Fortunately, it’s easy for most people to see how irrelevant my basement temperature is to a broader discussion of climate. It’s irrelevant because it is not a good measurement of climate. It’s just as irrelevant as the temperature in my refrigerator or the CPU temperature of my computer. What is less easy to see, however, is that this relevance is not a given. A scientist has to first identify this information as irrelevant and then filter it out of her calculations.
Scientists don’t waste much time discussing the climate of their basements. Most everyone knows that basement climates are irrelevant. Scientists do spend time discussing, however, other possibly-relevant noise that only may or may not have something to do with the correct answer about to whether the climate is moving up or down.
As I said, Chip Knappenberger does not show, or even discuss, whether the data chosen to demonstrate a given point of view were either relevant or irrelevant. He does not offer up the reasoning. He simply shows us that different graphs yield different answers, paying little attention to the correctness of the answer.
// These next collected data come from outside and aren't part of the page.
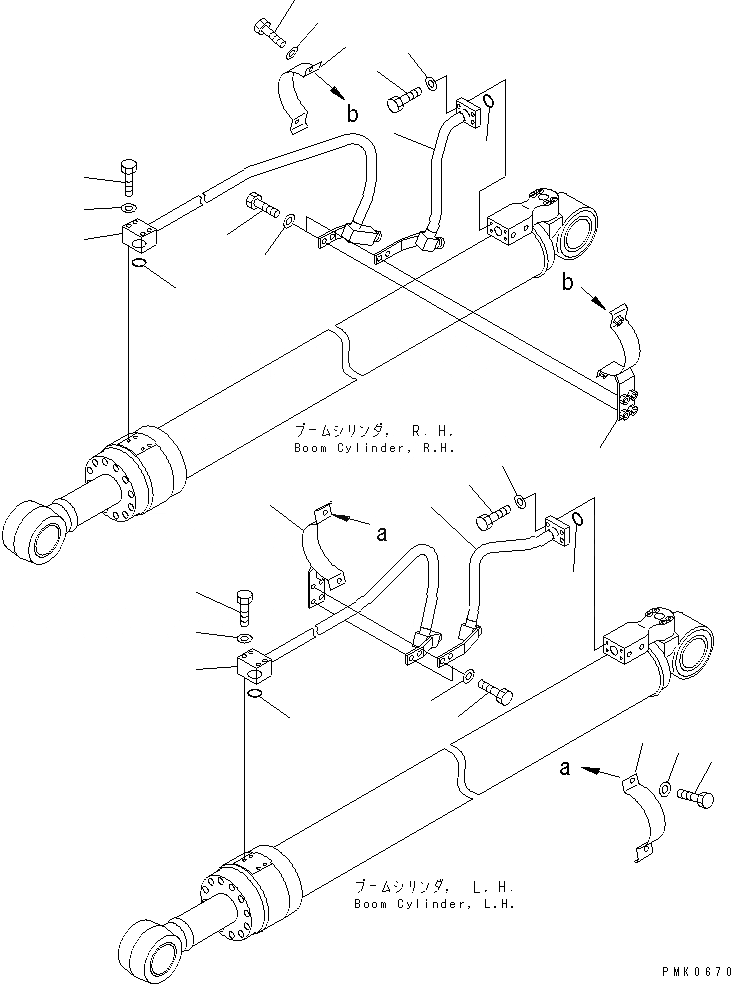 b

b

ブームシリンダ, R. H.
Boom Cylinder, R.H.

a

a

ブームシリンダ, L. H.
Boom Cylinder, L.H.

PMK0670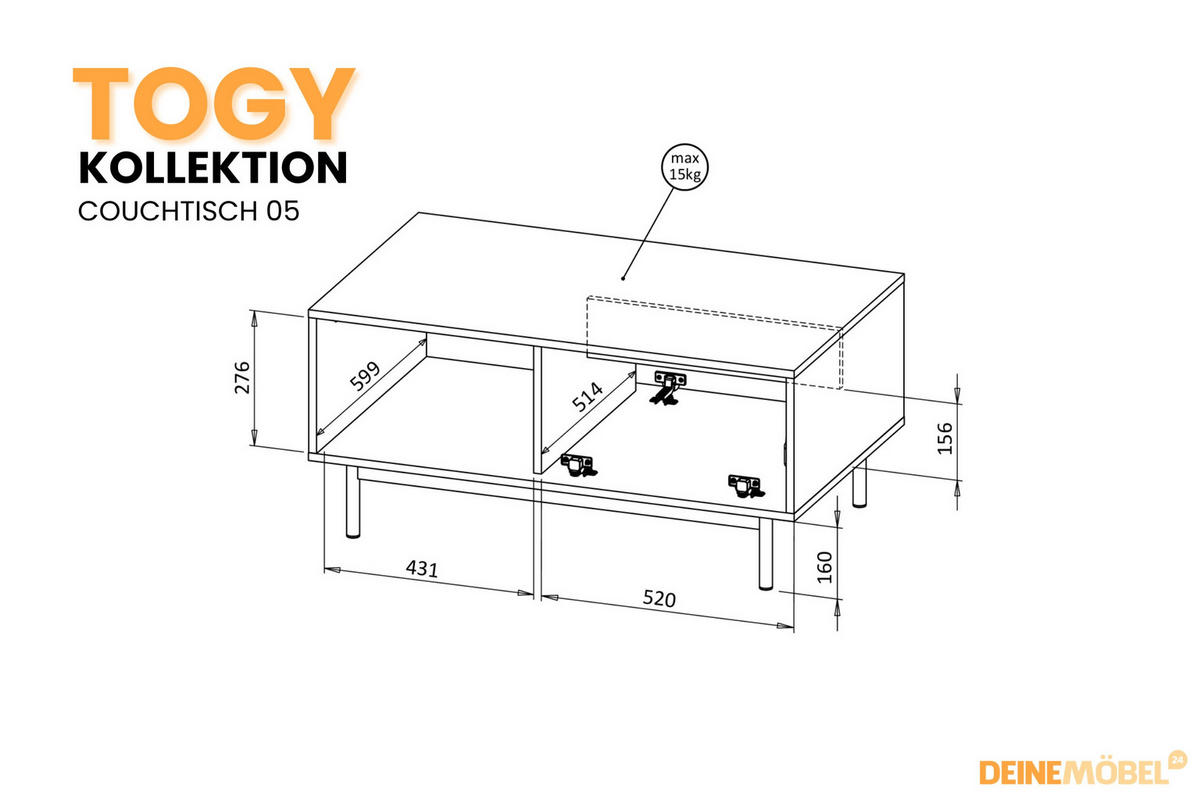 TOGY
KOLLEKTION
COUCHTISCH 05

max
15kg

276
599
514
156
160
431
520

DEINEMÖBEL 24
Finally, a note of caution that should cast doubt on this guide. Knappenberger has the following to say for himself, in his second paragraph, typed in italics:
What I can say for certain, is that the recent behavior of global temperatures demonstrates that global warming is occurring at a much slower rate than that projected by the ensemble of climate models, and that global warming is most definitely not accelerating.
This is an exceptionally strong claim. It is not just moderately strong. It is exceptionally strong. Even knowing nothing about climate science, as is my case, I am far less likely to put stock in a claim posed in the positive, about what one knows “for certain,” than a claim posed in the negative, about what we “cannot know for certain.” This is not because some things cannot be known for certain, but rather because when there are reliable and expert sources that say otherwise, said certainty can readily be called into question. If someone says that they can say for certain that X did not cause Y, and yet there are many reliably expert people who beg to differ, then you should question not those who beg, but those who proclaim certainty.
It appears that some scientists, particularly over at RealClimate, beg to differ. They write:
Even the highly “cherry-picked” 11-year period starting with the warm 1998 and ending with the cold 2008 still shows a warming trend of 0.11 ºC per decade (which may surprise some lay people who tend to connect the end points, rather than include all ten data points into a proper trend calculation).
It is clear even to a non-scientist like me that looking at a short timespan and drawing a conclusion about the certain state of the earth’s climate is a form of cherry picking the data. Stefan is correct to point this out. There is natural variability over any set of years, and if this natural variability is at all to be taken seriously, as Stefan gives feasible argument that it should, then we need to look across a longer time horizon. Unlike what we’ve been exposed to in the cherry-picker’s guide, we do get here, in short form, an appeal to relevance.